■ **Short exercise**:
Only the lines from the one containing "Using this image" through the last line below should be written out, exactly and with both ends kept.

====== The data ======

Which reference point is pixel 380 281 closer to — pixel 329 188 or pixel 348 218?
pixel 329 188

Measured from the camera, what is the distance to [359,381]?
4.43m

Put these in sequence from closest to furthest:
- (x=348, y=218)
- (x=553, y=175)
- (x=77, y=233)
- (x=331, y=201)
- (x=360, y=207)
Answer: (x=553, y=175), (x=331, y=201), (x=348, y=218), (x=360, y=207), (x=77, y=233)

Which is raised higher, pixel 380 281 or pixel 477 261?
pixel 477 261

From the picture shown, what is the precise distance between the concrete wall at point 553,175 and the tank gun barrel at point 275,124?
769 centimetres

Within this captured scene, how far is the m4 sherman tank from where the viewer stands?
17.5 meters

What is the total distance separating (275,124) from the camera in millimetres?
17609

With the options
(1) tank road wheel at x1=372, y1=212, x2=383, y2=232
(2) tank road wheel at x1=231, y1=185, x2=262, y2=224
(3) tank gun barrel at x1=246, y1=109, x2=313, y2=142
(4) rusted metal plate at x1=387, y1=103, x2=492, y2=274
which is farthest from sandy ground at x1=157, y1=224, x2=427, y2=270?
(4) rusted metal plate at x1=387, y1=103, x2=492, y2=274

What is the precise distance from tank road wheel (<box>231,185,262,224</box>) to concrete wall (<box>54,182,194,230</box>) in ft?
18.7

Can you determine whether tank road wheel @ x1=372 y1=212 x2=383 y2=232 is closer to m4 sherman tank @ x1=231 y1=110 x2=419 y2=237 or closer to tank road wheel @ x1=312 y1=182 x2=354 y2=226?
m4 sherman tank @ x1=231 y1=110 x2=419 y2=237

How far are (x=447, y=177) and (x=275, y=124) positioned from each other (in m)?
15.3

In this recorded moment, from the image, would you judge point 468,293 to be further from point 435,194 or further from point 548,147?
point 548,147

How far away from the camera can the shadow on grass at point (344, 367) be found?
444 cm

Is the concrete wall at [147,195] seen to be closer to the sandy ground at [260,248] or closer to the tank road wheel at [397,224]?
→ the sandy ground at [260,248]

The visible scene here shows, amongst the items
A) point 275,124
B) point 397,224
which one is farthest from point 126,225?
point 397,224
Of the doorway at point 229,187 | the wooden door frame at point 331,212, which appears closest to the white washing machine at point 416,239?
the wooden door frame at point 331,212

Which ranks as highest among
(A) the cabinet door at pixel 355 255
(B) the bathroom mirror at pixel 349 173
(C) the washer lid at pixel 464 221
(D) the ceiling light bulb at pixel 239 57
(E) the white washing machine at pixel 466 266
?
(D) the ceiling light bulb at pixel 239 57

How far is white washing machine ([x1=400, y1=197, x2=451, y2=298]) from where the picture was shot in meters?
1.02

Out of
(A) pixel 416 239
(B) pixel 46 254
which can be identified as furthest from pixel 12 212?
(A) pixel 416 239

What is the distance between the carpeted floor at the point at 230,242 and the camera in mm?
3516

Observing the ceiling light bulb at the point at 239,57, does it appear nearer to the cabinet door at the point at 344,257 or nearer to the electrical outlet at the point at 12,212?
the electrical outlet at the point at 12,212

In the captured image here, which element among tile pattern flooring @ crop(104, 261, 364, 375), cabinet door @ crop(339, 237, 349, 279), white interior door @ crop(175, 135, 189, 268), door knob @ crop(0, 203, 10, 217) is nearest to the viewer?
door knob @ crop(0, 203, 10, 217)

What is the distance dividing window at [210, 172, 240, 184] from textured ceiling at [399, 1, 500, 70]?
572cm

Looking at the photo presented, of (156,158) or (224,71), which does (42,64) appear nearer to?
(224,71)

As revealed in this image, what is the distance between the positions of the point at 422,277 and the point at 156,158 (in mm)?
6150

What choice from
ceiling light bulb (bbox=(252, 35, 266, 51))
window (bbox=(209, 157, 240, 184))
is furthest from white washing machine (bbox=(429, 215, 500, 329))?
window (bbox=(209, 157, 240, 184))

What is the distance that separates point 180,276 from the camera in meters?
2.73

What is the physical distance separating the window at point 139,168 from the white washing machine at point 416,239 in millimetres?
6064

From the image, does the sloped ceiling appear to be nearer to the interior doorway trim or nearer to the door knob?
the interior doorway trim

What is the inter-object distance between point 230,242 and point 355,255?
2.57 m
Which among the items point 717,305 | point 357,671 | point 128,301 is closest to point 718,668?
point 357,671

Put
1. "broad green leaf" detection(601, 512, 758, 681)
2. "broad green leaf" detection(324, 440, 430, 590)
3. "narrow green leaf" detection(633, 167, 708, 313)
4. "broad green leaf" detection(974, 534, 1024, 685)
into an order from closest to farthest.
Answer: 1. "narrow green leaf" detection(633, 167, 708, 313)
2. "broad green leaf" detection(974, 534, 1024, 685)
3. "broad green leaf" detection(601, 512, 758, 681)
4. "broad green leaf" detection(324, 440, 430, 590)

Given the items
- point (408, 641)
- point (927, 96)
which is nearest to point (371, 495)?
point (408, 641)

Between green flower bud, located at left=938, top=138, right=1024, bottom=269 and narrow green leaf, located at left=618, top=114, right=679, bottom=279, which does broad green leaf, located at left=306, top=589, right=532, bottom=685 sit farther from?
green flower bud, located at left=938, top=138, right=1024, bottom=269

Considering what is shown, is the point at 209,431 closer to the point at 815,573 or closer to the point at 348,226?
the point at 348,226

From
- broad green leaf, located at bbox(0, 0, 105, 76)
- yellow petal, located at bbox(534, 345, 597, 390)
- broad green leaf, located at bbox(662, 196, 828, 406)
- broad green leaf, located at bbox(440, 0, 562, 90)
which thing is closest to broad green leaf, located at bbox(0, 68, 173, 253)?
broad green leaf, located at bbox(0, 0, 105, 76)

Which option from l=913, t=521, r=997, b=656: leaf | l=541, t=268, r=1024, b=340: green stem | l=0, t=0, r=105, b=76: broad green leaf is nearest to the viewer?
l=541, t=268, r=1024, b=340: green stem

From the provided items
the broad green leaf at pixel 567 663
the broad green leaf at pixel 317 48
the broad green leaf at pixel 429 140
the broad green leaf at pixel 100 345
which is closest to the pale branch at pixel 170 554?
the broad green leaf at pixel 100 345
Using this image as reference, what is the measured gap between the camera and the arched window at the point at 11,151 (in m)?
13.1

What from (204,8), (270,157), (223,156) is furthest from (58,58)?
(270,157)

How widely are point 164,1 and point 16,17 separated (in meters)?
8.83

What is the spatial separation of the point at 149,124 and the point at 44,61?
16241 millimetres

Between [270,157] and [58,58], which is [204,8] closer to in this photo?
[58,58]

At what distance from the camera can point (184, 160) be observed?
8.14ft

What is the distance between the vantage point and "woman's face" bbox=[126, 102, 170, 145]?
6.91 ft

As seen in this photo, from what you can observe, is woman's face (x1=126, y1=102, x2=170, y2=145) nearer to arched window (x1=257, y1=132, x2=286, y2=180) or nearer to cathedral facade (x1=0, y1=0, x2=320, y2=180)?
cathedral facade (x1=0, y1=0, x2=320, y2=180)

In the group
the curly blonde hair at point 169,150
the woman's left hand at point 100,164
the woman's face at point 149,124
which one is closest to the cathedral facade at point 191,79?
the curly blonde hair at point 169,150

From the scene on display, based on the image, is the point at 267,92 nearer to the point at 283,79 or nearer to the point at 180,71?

======

■ **Task response**:
Using this image as reference, what is the measured gap between the camera and the arched window at the point at 11,151 (in m)?
13.1

What from (204,8), (270,157), (223,156) is furthest from (58,58)?
(270,157)

How widely are point 164,1 and point 16,17 separated (in meters)?
8.83

What is the spatial separation of the point at 149,124 and the point at 44,61?
16241 millimetres

Between [270,157] and [58,58], which is [204,8] closer to in this photo?
[58,58]

At what distance from the camera can point (184, 160) be observed?
8.14ft

What is the distance between the vantage point and "woman's face" bbox=[126, 102, 170, 145]?
6.91 ft

As seen in this photo, from what you can observe, is woman's face (x1=126, y1=102, x2=170, y2=145) nearer to arched window (x1=257, y1=132, x2=286, y2=180) or nearer to cathedral facade (x1=0, y1=0, x2=320, y2=180)?
cathedral facade (x1=0, y1=0, x2=320, y2=180)

In the group
the curly blonde hair at point 169,150
the woman's left hand at point 100,164
the woman's face at point 149,124
which one is closest to the cathedral facade at point 191,79?
the curly blonde hair at point 169,150

From the scene on display, based on the image, is the point at 267,92 nearer to the point at 283,79 or nearer to the point at 180,71?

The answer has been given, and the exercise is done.